The comparison of studies is impaired by the different scales and scores used to measure technical skill. Some studies use ordinal scales with different numbers of skill levels (good vs. bad, novice vs. intermediate vs. expert). Dichotomous classification of technical skill in good or bad performance seems obvious, however, remains highly subjective. Skill levels distinguishing novice, intermediate, and expert surgeons are often based on quantitative measures like operative volume or years in training but fail to reflect individual technical skill levels. Other studies used different interval scales (OSATS scores, GEARS scores, or Likert scales). In contrast to expert annotated or quantitatively derived skill levels, OSATS and GEARS are scores, that have proven reliability and construct validity for direct observation or video-based assessment [70, 71]. However, for the purpose of AI model training there is no standardization of skill annotation. Which part of the task, using which ontology, and in which interval technical skill should be annotated by experts to reflect the overall skill level of study participants remains to be defined.

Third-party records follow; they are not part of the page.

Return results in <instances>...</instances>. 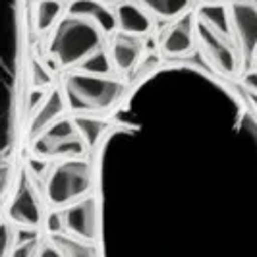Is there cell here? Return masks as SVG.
I'll list each match as a JSON object with an SVG mask.
<instances>
[{
    "label": "cell",
    "mask_w": 257,
    "mask_h": 257,
    "mask_svg": "<svg viewBox=\"0 0 257 257\" xmlns=\"http://www.w3.org/2000/svg\"><path fill=\"white\" fill-rule=\"evenodd\" d=\"M89 153L87 143L79 136L74 118H62L54 126L31 142V155L43 161L85 159Z\"/></svg>",
    "instance_id": "obj_5"
},
{
    "label": "cell",
    "mask_w": 257,
    "mask_h": 257,
    "mask_svg": "<svg viewBox=\"0 0 257 257\" xmlns=\"http://www.w3.org/2000/svg\"><path fill=\"white\" fill-rule=\"evenodd\" d=\"M93 193L95 167L87 157L58 161L45 180V199L52 209H66Z\"/></svg>",
    "instance_id": "obj_3"
},
{
    "label": "cell",
    "mask_w": 257,
    "mask_h": 257,
    "mask_svg": "<svg viewBox=\"0 0 257 257\" xmlns=\"http://www.w3.org/2000/svg\"><path fill=\"white\" fill-rule=\"evenodd\" d=\"M6 220L12 222L20 230L31 232H37L47 220L41 195L31 180V174H27V172H22L18 188L14 190L12 199L6 209Z\"/></svg>",
    "instance_id": "obj_7"
},
{
    "label": "cell",
    "mask_w": 257,
    "mask_h": 257,
    "mask_svg": "<svg viewBox=\"0 0 257 257\" xmlns=\"http://www.w3.org/2000/svg\"><path fill=\"white\" fill-rule=\"evenodd\" d=\"M68 110V103H66L64 91L62 89H51L47 101L43 103V106L39 108L35 114L29 120V130L27 136L29 140H37L41 134H45L47 130L54 126L58 120L64 118V112Z\"/></svg>",
    "instance_id": "obj_12"
},
{
    "label": "cell",
    "mask_w": 257,
    "mask_h": 257,
    "mask_svg": "<svg viewBox=\"0 0 257 257\" xmlns=\"http://www.w3.org/2000/svg\"><path fill=\"white\" fill-rule=\"evenodd\" d=\"M203 4H228L230 0H201Z\"/></svg>",
    "instance_id": "obj_26"
},
{
    "label": "cell",
    "mask_w": 257,
    "mask_h": 257,
    "mask_svg": "<svg viewBox=\"0 0 257 257\" xmlns=\"http://www.w3.org/2000/svg\"><path fill=\"white\" fill-rule=\"evenodd\" d=\"M52 240L64 251L66 257H99L97 251L93 249V245L77 242L70 236H52Z\"/></svg>",
    "instance_id": "obj_17"
},
{
    "label": "cell",
    "mask_w": 257,
    "mask_h": 257,
    "mask_svg": "<svg viewBox=\"0 0 257 257\" xmlns=\"http://www.w3.org/2000/svg\"><path fill=\"white\" fill-rule=\"evenodd\" d=\"M197 47L195 35V14L188 12L170 22L159 39V52L168 60H184Z\"/></svg>",
    "instance_id": "obj_9"
},
{
    "label": "cell",
    "mask_w": 257,
    "mask_h": 257,
    "mask_svg": "<svg viewBox=\"0 0 257 257\" xmlns=\"http://www.w3.org/2000/svg\"><path fill=\"white\" fill-rule=\"evenodd\" d=\"M66 14L79 16V18H87L91 22L99 24L108 37L118 31V24H116V4H110L106 0H70L68 2V12Z\"/></svg>",
    "instance_id": "obj_11"
},
{
    "label": "cell",
    "mask_w": 257,
    "mask_h": 257,
    "mask_svg": "<svg viewBox=\"0 0 257 257\" xmlns=\"http://www.w3.org/2000/svg\"><path fill=\"white\" fill-rule=\"evenodd\" d=\"M35 253H37V244L31 238V240H26V242H20V245L8 257H35Z\"/></svg>",
    "instance_id": "obj_24"
},
{
    "label": "cell",
    "mask_w": 257,
    "mask_h": 257,
    "mask_svg": "<svg viewBox=\"0 0 257 257\" xmlns=\"http://www.w3.org/2000/svg\"><path fill=\"white\" fill-rule=\"evenodd\" d=\"M253 68H257V56H255V66H253Z\"/></svg>",
    "instance_id": "obj_27"
},
{
    "label": "cell",
    "mask_w": 257,
    "mask_h": 257,
    "mask_svg": "<svg viewBox=\"0 0 257 257\" xmlns=\"http://www.w3.org/2000/svg\"><path fill=\"white\" fill-rule=\"evenodd\" d=\"M247 95H255L257 97V68H251L242 74V83H240Z\"/></svg>",
    "instance_id": "obj_23"
},
{
    "label": "cell",
    "mask_w": 257,
    "mask_h": 257,
    "mask_svg": "<svg viewBox=\"0 0 257 257\" xmlns=\"http://www.w3.org/2000/svg\"><path fill=\"white\" fill-rule=\"evenodd\" d=\"M195 35L199 54L207 66L220 77H236L244 74L242 56L232 35L211 27L195 16Z\"/></svg>",
    "instance_id": "obj_4"
},
{
    "label": "cell",
    "mask_w": 257,
    "mask_h": 257,
    "mask_svg": "<svg viewBox=\"0 0 257 257\" xmlns=\"http://www.w3.org/2000/svg\"><path fill=\"white\" fill-rule=\"evenodd\" d=\"M68 110L76 116H99L116 110L128 95V83L118 76L70 72L62 83Z\"/></svg>",
    "instance_id": "obj_2"
},
{
    "label": "cell",
    "mask_w": 257,
    "mask_h": 257,
    "mask_svg": "<svg viewBox=\"0 0 257 257\" xmlns=\"http://www.w3.org/2000/svg\"><path fill=\"white\" fill-rule=\"evenodd\" d=\"M35 257H66V255H64V251L58 247V244L51 238V240H47V242H43V244L37 245Z\"/></svg>",
    "instance_id": "obj_22"
},
{
    "label": "cell",
    "mask_w": 257,
    "mask_h": 257,
    "mask_svg": "<svg viewBox=\"0 0 257 257\" xmlns=\"http://www.w3.org/2000/svg\"><path fill=\"white\" fill-rule=\"evenodd\" d=\"M68 12L66 0H37L35 4V29L39 33H49L60 24Z\"/></svg>",
    "instance_id": "obj_14"
},
{
    "label": "cell",
    "mask_w": 257,
    "mask_h": 257,
    "mask_svg": "<svg viewBox=\"0 0 257 257\" xmlns=\"http://www.w3.org/2000/svg\"><path fill=\"white\" fill-rule=\"evenodd\" d=\"M49 91L47 89H31L29 91V97H27V104H26L27 114L33 116L39 108L43 106V103H45V101H47V97H49Z\"/></svg>",
    "instance_id": "obj_21"
},
{
    "label": "cell",
    "mask_w": 257,
    "mask_h": 257,
    "mask_svg": "<svg viewBox=\"0 0 257 257\" xmlns=\"http://www.w3.org/2000/svg\"><path fill=\"white\" fill-rule=\"evenodd\" d=\"M232 37L242 56L244 72L255 66L257 56V0H230L226 4Z\"/></svg>",
    "instance_id": "obj_6"
},
{
    "label": "cell",
    "mask_w": 257,
    "mask_h": 257,
    "mask_svg": "<svg viewBox=\"0 0 257 257\" xmlns=\"http://www.w3.org/2000/svg\"><path fill=\"white\" fill-rule=\"evenodd\" d=\"M66 236L93 245L101 236V209L95 193L62 209Z\"/></svg>",
    "instance_id": "obj_8"
},
{
    "label": "cell",
    "mask_w": 257,
    "mask_h": 257,
    "mask_svg": "<svg viewBox=\"0 0 257 257\" xmlns=\"http://www.w3.org/2000/svg\"><path fill=\"white\" fill-rule=\"evenodd\" d=\"M74 122H76L79 136L87 143L89 151H95L99 147V143L103 142L104 136L110 130V120L106 122L99 116H74Z\"/></svg>",
    "instance_id": "obj_16"
},
{
    "label": "cell",
    "mask_w": 257,
    "mask_h": 257,
    "mask_svg": "<svg viewBox=\"0 0 257 257\" xmlns=\"http://www.w3.org/2000/svg\"><path fill=\"white\" fill-rule=\"evenodd\" d=\"M81 72H87V74H95V76H114V66L110 62V56L108 51L104 49L99 54H95L93 58H89L85 64L79 68Z\"/></svg>",
    "instance_id": "obj_18"
},
{
    "label": "cell",
    "mask_w": 257,
    "mask_h": 257,
    "mask_svg": "<svg viewBox=\"0 0 257 257\" xmlns=\"http://www.w3.org/2000/svg\"><path fill=\"white\" fill-rule=\"evenodd\" d=\"M52 85V74L41 60H31V87L33 89H49Z\"/></svg>",
    "instance_id": "obj_19"
},
{
    "label": "cell",
    "mask_w": 257,
    "mask_h": 257,
    "mask_svg": "<svg viewBox=\"0 0 257 257\" xmlns=\"http://www.w3.org/2000/svg\"><path fill=\"white\" fill-rule=\"evenodd\" d=\"M108 35L103 27L87 18L66 14L51 31L49 56L60 70L76 72L89 58L106 49Z\"/></svg>",
    "instance_id": "obj_1"
},
{
    "label": "cell",
    "mask_w": 257,
    "mask_h": 257,
    "mask_svg": "<svg viewBox=\"0 0 257 257\" xmlns=\"http://www.w3.org/2000/svg\"><path fill=\"white\" fill-rule=\"evenodd\" d=\"M245 95H247V93H245ZM247 101H249V104L253 106V110L257 112V97L255 95H247Z\"/></svg>",
    "instance_id": "obj_25"
},
{
    "label": "cell",
    "mask_w": 257,
    "mask_h": 257,
    "mask_svg": "<svg viewBox=\"0 0 257 257\" xmlns=\"http://www.w3.org/2000/svg\"><path fill=\"white\" fill-rule=\"evenodd\" d=\"M142 6L143 10L151 14L153 18L165 20V22H174L182 18L184 14L190 12L193 0H134Z\"/></svg>",
    "instance_id": "obj_15"
},
{
    "label": "cell",
    "mask_w": 257,
    "mask_h": 257,
    "mask_svg": "<svg viewBox=\"0 0 257 257\" xmlns=\"http://www.w3.org/2000/svg\"><path fill=\"white\" fill-rule=\"evenodd\" d=\"M106 51L116 74L126 76L130 72H134L143 60V39L116 31L108 37Z\"/></svg>",
    "instance_id": "obj_10"
},
{
    "label": "cell",
    "mask_w": 257,
    "mask_h": 257,
    "mask_svg": "<svg viewBox=\"0 0 257 257\" xmlns=\"http://www.w3.org/2000/svg\"><path fill=\"white\" fill-rule=\"evenodd\" d=\"M116 24L118 31L128 33L134 37H149L153 31V16L143 10L134 0H124L116 4Z\"/></svg>",
    "instance_id": "obj_13"
},
{
    "label": "cell",
    "mask_w": 257,
    "mask_h": 257,
    "mask_svg": "<svg viewBox=\"0 0 257 257\" xmlns=\"http://www.w3.org/2000/svg\"><path fill=\"white\" fill-rule=\"evenodd\" d=\"M45 226H47V232H49L51 236H66V226H64V215H62V209H52L51 213L47 215Z\"/></svg>",
    "instance_id": "obj_20"
}]
</instances>
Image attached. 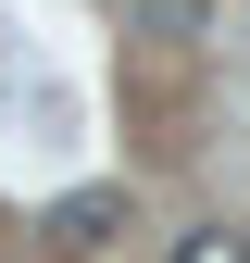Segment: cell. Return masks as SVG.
<instances>
[{
	"instance_id": "2",
	"label": "cell",
	"mask_w": 250,
	"mask_h": 263,
	"mask_svg": "<svg viewBox=\"0 0 250 263\" xmlns=\"http://www.w3.org/2000/svg\"><path fill=\"white\" fill-rule=\"evenodd\" d=\"M175 263H250V238H238V226H187Z\"/></svg>"
},
{
	"instance_id": "1",
	"label": "cell",
	"mask_w": 250,
	"mask_h": 263,
	"mask_svg": "<svg viewBox=\"0 0 250 263\" xmlns=\"http://www.w3.org/2000/svg\"><path fill=\"white\" fill-rule=\"evenodd\" d=\"M125 238V188H62L50 201V251H113Z\"/></svg>"
},
{
	"instance_id": "3",
	"label": "cell",
	"mask_w": 250,
	"mask_h": 263,
	"mask_svg": "<svg viewBox=\"0 0 250 263\" xmlns=\"http://www.w3.org/2000/svg\"><path fill=\"white\" fill-rule=\"evenodd\" d=\"M200 13H213V0H138V25H150V38H200Z\"/></svg>"
}]
</instances>
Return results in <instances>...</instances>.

Most of the studies included in this systematic review have methodologic limitations. Overall, 84% of studies included in this review are at RoB. The quality assessment of the included studies revealed that only 36% of the studies discussed the findings and implications in detail. Furthermore, only four studies included in this review have a multicentric dataset. Only four of the AI models studied are validated on an independent external dataset. Therefore, it is questionable whether the AI models included in this review would generalize to other settings, tasks, and institutions. Out of 50 included studies, 35 (70%) report on accuracy. However, there is a large variation of reported performance metrics among the studies included in this systematic review. Due to the novelty of AI application in the healthcare domain and in surgery in particular, the literature lacks standards in the evaluation of AI methods and their performance. There is an urgent need for the application of guidelines to assess AI models and for studies comparing them head-to-head. Guidelines for early-stage clinical evaluation of AI [73] and clinical trials involving AI [74] have been published recently. However, the studies included in this review are all at a preclinical stage where these guidelines do not apply. A multi-stakeholder initiative recently introduced guidelines and flowcharts on the choice of AI evaluation metrics in the medical image domain [75]. For surgical video analysis this effort still needs to be taken [76].

This systematic review is limited by the lack of generalizability and methodologic limitations of the included studies. Therefore, the direct comparison of AI models and a meta-analysis summarizing the evidence of included studies is not meaningful. To overcome these limitations valid and representative datasets, the use of predefined performance metrics, and external validation in clinical implementation studies will be essential to develop robust and generalizable AI models for technical skill assessment. In conclusion, AI has great potential to automate technical skill assessment in minimally invasive surgery. AI models showed moderate to high accuracy in technical skill assessment. However, the studies included in this review lack standardization of datasets, performance metrics and external validation. Therefore, we advocate for benchmarking of AI models on valid and representative datasets using predefined performance metrics and testing in clinical implementation studies.